## Task brief
Using the Plotly bar chart tutorial, explain in one to three sentences why the image width for the static export was set to 1500 pixels.

Plotly is a fantastic library for creating interactive bar charts. You can hover over each bar to see the actual value corresponding to that bar, and you can also zoom and pan within the charts to get a closer look at your data. 

Static charts are easier to share, but Plotly allows you to convert interactive charts to static ones, which I'll demonstrate soon.

First, I'll create a chart showing my annual spending for each subcode in my filtered subcode list. Each bar represents a particular code, and the bars themselves are made of 'stacked' sums for each transaction subcode.

In [None]:
# See https://plotly.com/python/bar-charts/
fig_yearly_spending_by_selected_subcodes = px.bar(
    df_expenses_by_selected_subcodes_by_year, 
    x = 'Code_Description', y = 'Amount', color = 'Subcode_Description')
fig_yearly_spending_by_selected_subcodes.show()

Note that the HTML output of this chart likely won't appear within GitHub. You'll need to download this project and run it locally on your computer in order to display the HTML chart output.

It's easy to export this chart to a locally stored .html file:

In [None]:
fig_yearly_spending_by_selected_subcodes.write_html(
    interactive_charts_folder + '\\'+str(
        transactions_year)+'_fig_yearly_spending_by_selected_subcodes.html') 

This HTML chart can also be rendered as a static .png image. I'll show two methods of creating this image file.

The first method uses kaleido, a library recommended by Plotly for image exports. As noted above, I wasn't able to get the latest version of kaleido to work on my computer, so I instead switched to an older verison.

In [None]:
image_width = 1500 # Larger image widths produce a higher-quality graph, 
# but they also make the text of the HTML page appear smaller by contrast. 
# I found 1500 pixels to be a good compromise. Interestingly, when I tried 
# setting the image width as 3840 (e.g. UHD resolution) at one point, 
# the x axis did not line up properly with the chart.)
image_height = image_width * 9/16 # Maintains the image ratio 
# used by most monitors

The next cell converts the HTML chart created above to a static .png file using the width and height paramaters specified earlier.

In [None]:
file_path = static_charts_folder+'\\'+str(
    transactions_year)+'_yearly_spending_by_selected_subcodes.png'

fig_yearly_spending_by_selected_subcodes.write_image(file_path,
    width = image_width, height = image_height, engine = 'kaleido')
# See https://plotly.com/python/static-image-export/

And here's a copy of this image:

In [None]:
Image(filename = file_path)

If you have trouble getting kaleido to work, you can also use the Selenium library to automatically load images within a web browser and take screenshots of them.

## Given material
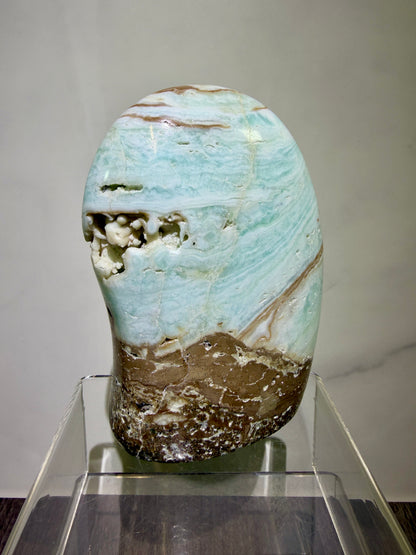 Caribbean Calcite Freeform. Gorgeous Combination Of Blue Calcite And Aragonite. Amazing Spots Of Druzy!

## Answer
Larger image widths produce a higher-quality graph, but they also make the chart's text look smaller in comparison. The author found 1500 pixels to be a good compromise between those two effects.